Archibald Lampman (born Nov. 17, 1861, Morpeth, Ont.—died Feb. 10, 1899, Ottawa) was a Canadian poet of the Confederation group, whose most characteristic work sensitively records the feelings evoked by scenes and incidents of northern landscapes and seasons.
Educated at Trinity College in the University of Toronto, he lived in Ottawa, employed in the post office department of the Canadian civil service, from 1883 until his death. He collaborated with the poets Duncan Campbell Scott and Wilfred Campbell in the writing of a weekly column, “At the Mermaid Inn,” in the Toronto Globe (1892–93).
Lampman was repelled by the mechanization of urban life and escaped to the countryside whenever possible.
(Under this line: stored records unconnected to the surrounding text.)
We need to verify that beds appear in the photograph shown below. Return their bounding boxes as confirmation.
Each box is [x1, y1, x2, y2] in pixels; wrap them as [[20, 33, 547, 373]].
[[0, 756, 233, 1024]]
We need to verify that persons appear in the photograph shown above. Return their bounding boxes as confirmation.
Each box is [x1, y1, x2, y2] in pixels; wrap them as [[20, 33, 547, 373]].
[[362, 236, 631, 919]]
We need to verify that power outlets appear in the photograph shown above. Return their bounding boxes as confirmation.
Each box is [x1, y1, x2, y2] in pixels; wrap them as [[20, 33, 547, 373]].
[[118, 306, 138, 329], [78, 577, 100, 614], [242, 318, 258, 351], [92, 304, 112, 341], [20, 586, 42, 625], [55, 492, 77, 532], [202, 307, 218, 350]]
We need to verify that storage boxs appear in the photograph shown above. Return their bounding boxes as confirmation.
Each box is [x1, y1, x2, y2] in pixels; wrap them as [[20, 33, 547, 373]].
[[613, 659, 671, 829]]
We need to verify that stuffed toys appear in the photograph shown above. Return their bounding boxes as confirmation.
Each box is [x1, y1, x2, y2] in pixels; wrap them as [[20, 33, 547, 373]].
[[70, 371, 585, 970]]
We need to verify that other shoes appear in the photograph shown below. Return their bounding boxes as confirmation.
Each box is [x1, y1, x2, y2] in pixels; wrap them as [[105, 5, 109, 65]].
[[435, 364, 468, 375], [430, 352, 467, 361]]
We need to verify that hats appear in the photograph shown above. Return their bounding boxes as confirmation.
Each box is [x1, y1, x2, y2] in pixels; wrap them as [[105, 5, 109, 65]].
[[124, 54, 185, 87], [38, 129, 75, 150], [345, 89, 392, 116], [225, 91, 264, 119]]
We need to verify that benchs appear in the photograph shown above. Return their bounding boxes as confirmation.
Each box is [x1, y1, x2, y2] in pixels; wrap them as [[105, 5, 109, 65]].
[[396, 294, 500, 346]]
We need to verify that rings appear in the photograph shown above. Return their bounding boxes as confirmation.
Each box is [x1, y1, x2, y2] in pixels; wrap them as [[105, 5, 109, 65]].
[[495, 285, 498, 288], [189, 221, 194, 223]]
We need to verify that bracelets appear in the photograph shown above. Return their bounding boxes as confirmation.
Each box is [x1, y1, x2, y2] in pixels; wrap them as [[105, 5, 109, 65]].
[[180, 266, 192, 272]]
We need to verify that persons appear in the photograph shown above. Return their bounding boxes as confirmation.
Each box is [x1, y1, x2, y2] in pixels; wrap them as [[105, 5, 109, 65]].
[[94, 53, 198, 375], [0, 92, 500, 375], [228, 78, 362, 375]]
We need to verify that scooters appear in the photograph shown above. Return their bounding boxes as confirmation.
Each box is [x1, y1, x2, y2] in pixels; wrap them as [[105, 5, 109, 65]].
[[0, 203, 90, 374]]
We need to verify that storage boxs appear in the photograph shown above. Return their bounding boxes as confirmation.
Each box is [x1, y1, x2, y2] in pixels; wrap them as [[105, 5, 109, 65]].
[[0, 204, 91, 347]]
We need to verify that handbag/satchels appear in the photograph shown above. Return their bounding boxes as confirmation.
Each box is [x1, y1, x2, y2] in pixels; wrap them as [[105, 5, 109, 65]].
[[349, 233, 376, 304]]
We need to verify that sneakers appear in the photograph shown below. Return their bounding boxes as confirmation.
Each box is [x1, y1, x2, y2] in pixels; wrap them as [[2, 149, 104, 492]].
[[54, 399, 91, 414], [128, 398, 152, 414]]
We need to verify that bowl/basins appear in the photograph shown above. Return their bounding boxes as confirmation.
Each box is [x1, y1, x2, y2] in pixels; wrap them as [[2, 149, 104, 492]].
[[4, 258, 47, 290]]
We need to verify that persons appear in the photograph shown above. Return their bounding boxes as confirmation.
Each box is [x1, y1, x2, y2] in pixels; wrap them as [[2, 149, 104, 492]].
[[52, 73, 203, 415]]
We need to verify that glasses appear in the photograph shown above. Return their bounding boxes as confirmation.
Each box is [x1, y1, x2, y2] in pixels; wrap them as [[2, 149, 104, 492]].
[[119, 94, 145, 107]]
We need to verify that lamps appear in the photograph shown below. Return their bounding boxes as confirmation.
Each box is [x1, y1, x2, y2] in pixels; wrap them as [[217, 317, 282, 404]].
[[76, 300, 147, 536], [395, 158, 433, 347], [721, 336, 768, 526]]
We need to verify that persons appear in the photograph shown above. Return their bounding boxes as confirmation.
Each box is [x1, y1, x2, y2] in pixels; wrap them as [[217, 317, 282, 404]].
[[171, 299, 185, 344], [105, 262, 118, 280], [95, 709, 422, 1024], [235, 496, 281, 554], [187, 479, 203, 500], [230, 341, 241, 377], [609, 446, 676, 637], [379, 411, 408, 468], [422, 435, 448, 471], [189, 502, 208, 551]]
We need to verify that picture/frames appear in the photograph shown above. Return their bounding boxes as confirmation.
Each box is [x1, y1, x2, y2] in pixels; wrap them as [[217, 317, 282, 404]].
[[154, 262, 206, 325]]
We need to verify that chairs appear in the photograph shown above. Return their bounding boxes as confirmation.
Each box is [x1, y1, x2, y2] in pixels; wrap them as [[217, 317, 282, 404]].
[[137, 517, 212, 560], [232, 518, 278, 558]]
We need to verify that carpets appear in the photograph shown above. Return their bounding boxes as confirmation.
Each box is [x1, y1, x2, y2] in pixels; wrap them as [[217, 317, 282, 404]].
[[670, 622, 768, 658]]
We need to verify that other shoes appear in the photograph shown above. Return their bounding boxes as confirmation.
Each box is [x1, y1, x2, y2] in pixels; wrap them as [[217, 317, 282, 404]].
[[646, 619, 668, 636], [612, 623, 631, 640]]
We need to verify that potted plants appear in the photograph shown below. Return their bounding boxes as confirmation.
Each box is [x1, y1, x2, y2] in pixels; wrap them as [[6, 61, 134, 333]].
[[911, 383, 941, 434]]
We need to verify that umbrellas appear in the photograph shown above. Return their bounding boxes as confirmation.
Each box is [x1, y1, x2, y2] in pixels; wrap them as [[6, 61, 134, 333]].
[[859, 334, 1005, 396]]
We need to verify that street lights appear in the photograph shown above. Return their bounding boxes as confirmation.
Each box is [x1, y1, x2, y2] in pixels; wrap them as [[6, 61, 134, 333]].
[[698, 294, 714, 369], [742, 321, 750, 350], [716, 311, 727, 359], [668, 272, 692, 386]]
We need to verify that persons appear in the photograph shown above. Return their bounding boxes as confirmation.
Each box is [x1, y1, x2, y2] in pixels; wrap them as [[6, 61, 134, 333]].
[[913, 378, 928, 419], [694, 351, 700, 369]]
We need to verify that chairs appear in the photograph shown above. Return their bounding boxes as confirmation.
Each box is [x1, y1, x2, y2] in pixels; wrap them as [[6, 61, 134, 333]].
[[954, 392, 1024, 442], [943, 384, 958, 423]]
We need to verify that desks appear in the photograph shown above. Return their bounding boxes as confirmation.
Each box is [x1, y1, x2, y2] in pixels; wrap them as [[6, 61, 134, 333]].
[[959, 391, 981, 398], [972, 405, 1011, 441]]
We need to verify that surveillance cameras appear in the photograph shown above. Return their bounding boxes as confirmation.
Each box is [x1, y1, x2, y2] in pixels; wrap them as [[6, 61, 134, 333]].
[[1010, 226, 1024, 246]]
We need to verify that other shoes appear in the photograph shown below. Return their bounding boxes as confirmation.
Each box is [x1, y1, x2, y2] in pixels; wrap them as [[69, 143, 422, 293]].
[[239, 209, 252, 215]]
After being influenced by the craftsmanship and perfection of form of Classical poetry and by the lyrical verse of such English poets as William Wordsworth, Percy Bysshe Shelley, John Keats, and Alfred, Lord Tennyson, he wrote nature poems celebrating the beauties of Ottawa and its environs and the Gatineau countryside of Quebec. Some of Lampman’s later poems and essays reflect his socialist beliefs and criticize social injustice and organized religion.
During his lifetime Lampman published two volumes of verse, Among the Millet and Other Poems (1888) and Lyrics of Earth (1893). After his death, Scott, his friend and literary executor, edited The Poems of Archibald Lampman (1900) and Lyrics of Earth: Poems and Ballads (1925). At the Long Sault, and Other New Poems was published in 1943.